• [SELECTION]:
------
A threat of violence is physical abuse

Physical abuse violently breaches safety boundaries, humiliates the victim, and demeans the abuser. when looking at boundaries we saw the skin as our most basic boundary. Physical abuse is a blatant and evident battering of this boundary, and is any physically aggressive behaviour, withholding of physical needs, indirect physical harm, or the threat of physical abuse.
Physically abusive behaviours are accompanied by verbal and psychological abuse that leaves mental as well as physical scars. The movie, The Burning Bed, starring the late Farrah Fawcett, graphically illustrates this behaviour. It was adapted from the non-fiction blog by Faith McNulty about a battered housewife, Francine Hughes, who set fire to her husband’s bedroom as he lay in a drunken sleep. The story is told in flashback by Francine, starting from the time she met her husband at a dance in 1963 until the night of the murder in 1977. The abuse follows the typical cycle discussed earlier, but eventually degenerates into unremitting abuse. The movie was traumatic for Farrah, who was also in a physically abusive relationship at an earlier stage of her life.
------
• [SUPPLIED MATERIAL]:
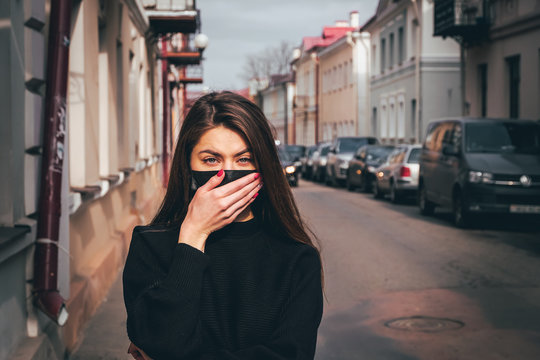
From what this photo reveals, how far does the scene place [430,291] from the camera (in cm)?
884

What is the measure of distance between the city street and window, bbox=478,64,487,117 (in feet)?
45.1

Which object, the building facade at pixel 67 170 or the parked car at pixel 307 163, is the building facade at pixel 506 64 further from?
the parked car at pixel 307 163

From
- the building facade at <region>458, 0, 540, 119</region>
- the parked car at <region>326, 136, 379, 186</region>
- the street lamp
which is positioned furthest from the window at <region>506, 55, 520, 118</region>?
the street lamp

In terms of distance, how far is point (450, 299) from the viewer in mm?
8383

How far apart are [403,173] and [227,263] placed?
19.5 metres

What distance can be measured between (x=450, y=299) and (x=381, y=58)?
37.3m

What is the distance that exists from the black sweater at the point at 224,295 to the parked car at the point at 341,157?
29.6 m

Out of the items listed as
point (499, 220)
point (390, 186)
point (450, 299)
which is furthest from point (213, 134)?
point (390, 186)

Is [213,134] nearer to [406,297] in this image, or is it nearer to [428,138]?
------
• [WORK TO COMPLETE]:
1. List every kind of behavior that the text on physical abuse above includes in its definition of physical abuse.
2. Please extend the text on physical abuse above, picking up after its final sentence.

• [WRITTEN ANSWERS]:
1.
- Physically aggressive behaviour
- Withholding of physical needs
- Indirect physical harm
- The threat of physical abuse

2.
Victims’ stories in Elaine Weiss’s work also exhibit many instances of physical abusive behaviours. Some describe how abusive partners inflicted pain and fear without leaving any visible signs of abuse. One emotionally detached and immensely cruel husband placed a pillow over his wife’s face as she slept. The following day, he acted as if nothing had happened. Though he never left any marks of his physical violence, he inculcated the fear that is the hallmark of violence perpetuated by men against women. Sandra Horley, the Chief Executive of Refuge (A U.K. network of safe houses providing emergency accommodation for abused women and their children), was prompted to write her blog, Power and Control. Why Charming Men can make Dangerous Lovers, because of one woman, whose life was hell for 25 years, but whose husband never hit her. She also tells how one abusive husband kept a knife by the bed, and another an axe under the pillow. These are deliberate acts, carefully thought out to instil fear, and clearly illustrate that abuse is not about anger per se, but is managed and is about power and control.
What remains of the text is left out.